Evde ne yediklerini soruyoruz Y.T’ye. “Her gün 10 ekmek. Annem çok çorba yapıyor, bir de makarna. Tavuk da oluyor ama çok az” diyor. Yaşamından, çalışmaktan memnun olup olmadığını sorduğumuzda ise şu yanıtı veriyor: “Çıraklık okulu iyi ama çok yoruluyoruz. Annemle babama da söylüyorum bunu, bazen tartışıyoruz ama sonra hak veriyorum, babamın kazandığı para yetmiyor.”
‘ÖZEL İZİN BELGESİYLE İŞE GELİYORUZ’
B Blok’ta Sancaktepe Endüstri Meslek Lisesinde okuyan Kalfa M.K. ile karşılaşıyoruz. Elinde motor aksanı parçaları ile başka bloka gidiyor. Haber yapacağımızdan bahsedince “Sen sor abi ben anlatayım” diyor ve başlıyor anlatmaya: “Patron ve ustabaşı ne derse onu yapıyoruz. Bu araba akşama kadar bitecek derler, eğer bitirmezsek küfür yeriz. Sabah geliyoruz, akşam 21.00’e kadar buradayız. Özel izin belgesiyle işe gelip gidiyoruz, hafta sonları da dahil. 1200 lira aylık alıyorum. Sigorta yatırılıyor mu açıkçası bilmiyorum. Ailem de bir mesleğim olsun diye yolladı beni buraya. Durumumuz iyi olsa yollamazlardı. Mecburum ben de çalışmaya.”
İşlerinin riskli olduğundan söz ediyor: “Tinerli oto boya kullanıyoruz. Kriko kayıyor, araç altında ezilmeler oluyor. Kullandığımız duş kabini, tuvalet çok kötü. Günlük bir maske veriyorlar. Nefessiz kalınca çıkarıp kirli ellerle tekrar takıyoruz. Aynı ellerle yemek yiyoruz, çay içiyoruz. Ablam ve annem beni akşamları görünce üzülüyorlar.”
Çalıştıkları işyerinde denetimin olup olmadığını soruyoruz. Çalıştığı 8 ay boyunca kimseyi görmediğini söylüyor.
‘BÜYÜMEDEN YAŞLANACAĞIZ’
A.E. de 1 yıldır oto kaporta tamir, cila ve boya işinde çalışıyor.
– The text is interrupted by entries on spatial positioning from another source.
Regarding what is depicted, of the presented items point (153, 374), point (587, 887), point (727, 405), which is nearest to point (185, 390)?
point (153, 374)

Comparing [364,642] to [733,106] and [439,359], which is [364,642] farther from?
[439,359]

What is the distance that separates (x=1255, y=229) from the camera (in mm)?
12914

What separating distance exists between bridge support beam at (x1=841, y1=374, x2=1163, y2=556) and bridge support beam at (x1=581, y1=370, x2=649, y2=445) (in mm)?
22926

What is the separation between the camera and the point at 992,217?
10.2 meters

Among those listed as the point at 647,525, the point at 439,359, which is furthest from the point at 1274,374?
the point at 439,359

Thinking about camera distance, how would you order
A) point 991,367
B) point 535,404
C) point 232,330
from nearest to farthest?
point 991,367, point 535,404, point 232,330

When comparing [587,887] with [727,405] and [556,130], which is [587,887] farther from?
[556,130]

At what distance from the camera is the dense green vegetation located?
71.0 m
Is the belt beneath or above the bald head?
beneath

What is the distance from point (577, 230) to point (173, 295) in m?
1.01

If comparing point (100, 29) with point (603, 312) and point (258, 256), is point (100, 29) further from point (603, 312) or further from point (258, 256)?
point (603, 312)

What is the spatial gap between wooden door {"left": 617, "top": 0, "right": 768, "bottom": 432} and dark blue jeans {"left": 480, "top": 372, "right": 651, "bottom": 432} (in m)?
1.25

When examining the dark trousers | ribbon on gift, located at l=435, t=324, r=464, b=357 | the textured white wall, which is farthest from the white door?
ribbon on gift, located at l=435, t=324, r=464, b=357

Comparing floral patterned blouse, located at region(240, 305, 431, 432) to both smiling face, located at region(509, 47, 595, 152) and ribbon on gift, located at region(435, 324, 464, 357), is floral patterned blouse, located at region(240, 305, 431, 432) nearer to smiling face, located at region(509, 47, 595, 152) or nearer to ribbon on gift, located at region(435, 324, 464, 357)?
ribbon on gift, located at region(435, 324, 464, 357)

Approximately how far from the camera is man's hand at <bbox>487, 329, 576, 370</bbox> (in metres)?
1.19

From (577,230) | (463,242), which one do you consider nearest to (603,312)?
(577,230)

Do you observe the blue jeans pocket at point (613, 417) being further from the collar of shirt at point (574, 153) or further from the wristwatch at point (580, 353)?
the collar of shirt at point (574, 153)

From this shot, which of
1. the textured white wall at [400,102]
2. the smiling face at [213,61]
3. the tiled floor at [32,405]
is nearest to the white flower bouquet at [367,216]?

Babası ve büyük ağabeyinin asgari ücretle çalıştığını, kendisinin ise haftalık 250 lira aldığını söylüyor. 1500 lira kira, 1000 lira da fatura ödediklerini anlatıyor. “İşyerinde patron ne derse onu yapıyorum” diyor: “Elimde malzeme oradan oraya gidiyorum. Araba yıka, araba yıkıyorum. Şurayı sil, burayı temizle, onu yapıyorum. Sabahtan akşama kadar çalışıyorum eve gidip duş alıp yemek yiyorum tekrar sabah işe geliyorum. Benim gibi arkadaşlarım var, aileleri patrona ‘Eti senin kemiği bizim’ diyor. Ama benim ailem öyle değil.”
Ekonomideki durum, asgari ücret gibi konular daha küçük olmalarına rağmen onların da gündeminde. A.E, “Bazen düşünüyorum, büyümeden yaşlanacağız diyorum” diyor.
D Blok’ta çalışan İ.Ö. ise daha 8 yaşında. Babasının böbrek hastası olduğunu ve düzensiz çalıştığını söylüyor. Okulların kapalı olması onun için bir “fırsat” şu an. Çünkü ayda 400 lira getiriyor eve. Kendini tanıtırken Ordulu olduğunu Emek Mahallesi’nde oturduğunu söylüyor. İ.Ö, “Usta bana diyor, şunu ver bunu ver, onları veriyorum. Bazen boya püskürtüyorum, yağ sürüyorum. Küçük cıvatalar oluyor, onları ben yerleştiriyorum” diyor.